An effect size that is near to 0.00 essentially means that on average the experimental and control groups basically performed in an identical manner. A negative effect size, on the other hand, means that the control group was able to perform better than the experimental group. In fact, for positive sizes, the larger the number of the effect size the more the effective the experimental treatment. It is of the essence to understand the rule of the thumb which states that an effect size in the 0.2 often indicates a treatment that produces a relatively small effect whereas an effect size that stands at its 0.8 shows an extremely powerful experimental treatment. For this issue, it can be shown that the greater the effect size the scientist desires, therefore, the greater the disparity has to be between the control group and the experimental group.
Statistical significance can be described as a low probability that comes with obtaining at least an extreme result when the null hypothesis is true. It is of significance as it helps researchers to make an informed experimental decision of whether the null hypothesis can be rejected. In any research, there is often the probability that the observed effect might have occurred because of sampling error only.
However, if the probability that exists of obtaining at least an extreme large results; the large difference that exists between two or more samples), given that the hypothesis is true can be said to be less than a popularly pre-determined threshold for example a 6% chance. When this occurs, a research can be able to conclude that the observed effect is a strong reflective of the characteristics of the sampled population as compared to sampling error. In order to determine whether a result is statistically significant, a researcher in many cases needs to calculate the p-value that is the probability of observing the desired effect given that the null hypothesis holds true. Under research terms, the null hypothesis is often rejected if the probability value is less than that of the significance or alpha level. The most commonly used alpha level is 0.05. The alpha level plays a crucial role in that it is the probability of rejecting the null hypothesis that is true.
Therefore, in statistics terms, a statistically significant finding is one that the observed p-value is less than 5% and is often written as p
The statistical significance is related to effect size as it could gauge the probability that exists of getting a result that is extremely large if there was no existence of any underlying effect. In fact, the outcome of any test is often conditional probability of the p-value. If the p-value by a case below the scientifically conventionally accepted threshold for example 0.05 then the result is judged to be statistically significant. It is only when the researcher understands that he, or she is dealing with a large sized effect is when one can interpret the meaning of the experiment. It is extremely crucial to understand the while the size of the effect size must be correlated with its importance; there are certain cases where even small effects that are observed may be judged as being important.

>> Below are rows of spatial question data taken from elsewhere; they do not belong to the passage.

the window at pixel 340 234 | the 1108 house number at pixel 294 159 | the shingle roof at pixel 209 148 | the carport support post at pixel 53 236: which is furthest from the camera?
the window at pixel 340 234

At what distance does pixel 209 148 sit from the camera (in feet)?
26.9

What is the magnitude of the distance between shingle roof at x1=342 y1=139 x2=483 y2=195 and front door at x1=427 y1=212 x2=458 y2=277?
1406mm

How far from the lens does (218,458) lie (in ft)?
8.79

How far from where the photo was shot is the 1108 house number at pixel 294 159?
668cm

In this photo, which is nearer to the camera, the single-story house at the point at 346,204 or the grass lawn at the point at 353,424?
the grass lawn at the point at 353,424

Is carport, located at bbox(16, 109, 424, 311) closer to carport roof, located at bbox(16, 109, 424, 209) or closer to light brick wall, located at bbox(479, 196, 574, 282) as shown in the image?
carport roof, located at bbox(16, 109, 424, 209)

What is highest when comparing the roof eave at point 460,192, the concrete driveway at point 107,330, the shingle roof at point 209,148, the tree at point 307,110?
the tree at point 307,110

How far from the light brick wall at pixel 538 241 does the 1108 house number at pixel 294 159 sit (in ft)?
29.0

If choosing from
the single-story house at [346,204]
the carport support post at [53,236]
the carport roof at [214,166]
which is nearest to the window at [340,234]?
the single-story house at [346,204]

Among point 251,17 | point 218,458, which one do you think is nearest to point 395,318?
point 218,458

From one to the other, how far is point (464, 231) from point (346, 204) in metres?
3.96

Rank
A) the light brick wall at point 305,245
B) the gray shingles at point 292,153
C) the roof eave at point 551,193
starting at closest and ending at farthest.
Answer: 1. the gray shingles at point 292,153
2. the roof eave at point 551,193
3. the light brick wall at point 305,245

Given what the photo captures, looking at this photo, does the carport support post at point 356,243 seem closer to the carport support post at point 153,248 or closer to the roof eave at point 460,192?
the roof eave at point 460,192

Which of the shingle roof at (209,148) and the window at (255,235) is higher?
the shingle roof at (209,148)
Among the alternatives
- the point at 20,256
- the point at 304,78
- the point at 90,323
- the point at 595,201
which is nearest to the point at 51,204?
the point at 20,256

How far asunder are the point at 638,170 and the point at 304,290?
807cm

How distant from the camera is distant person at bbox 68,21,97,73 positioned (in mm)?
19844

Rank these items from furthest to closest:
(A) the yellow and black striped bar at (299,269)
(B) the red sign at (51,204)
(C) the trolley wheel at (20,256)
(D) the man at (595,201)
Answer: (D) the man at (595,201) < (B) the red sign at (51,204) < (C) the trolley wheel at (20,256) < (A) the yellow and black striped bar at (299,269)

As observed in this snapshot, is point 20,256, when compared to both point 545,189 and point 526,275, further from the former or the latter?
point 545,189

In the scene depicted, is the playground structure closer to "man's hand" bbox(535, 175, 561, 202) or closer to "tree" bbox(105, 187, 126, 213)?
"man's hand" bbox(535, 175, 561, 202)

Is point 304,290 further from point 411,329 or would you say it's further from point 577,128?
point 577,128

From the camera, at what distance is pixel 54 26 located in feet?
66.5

(Mart, 2010) Research often shows that it is of the essence to integrate hypothesis testing model in sexual abuse cases. The researcher should use accepted hypotheses and use the effect size and statistical significance to show whether or not they are true. In fact according to (Mart, 2010), the evaluator should not by any chance favor any of the possibilities. A confirmatory bias should be used; this is when the researcher asks questions in an expected direction. (Wakeﬁeld, 2012) In his study shows the effect of not putting into place considerable statistical significance. He can demonstrate that because of improper statistical analysis, potential invalid inflation of diagnostic categories was made. This was mainly because the statistical significance was deemed important when it was not.
Mart, E. (2010). Common errors in the assessment of allegations of sexual abuse. The Journal of psychiatry and Law, 325-343.
Wakeﬁeld, J. (2012). The DSM-5’s Proposed New Categories of Sexual Disorder The Problem of False Positives in Sexual Diagnosis. Clinical social work, 213-223.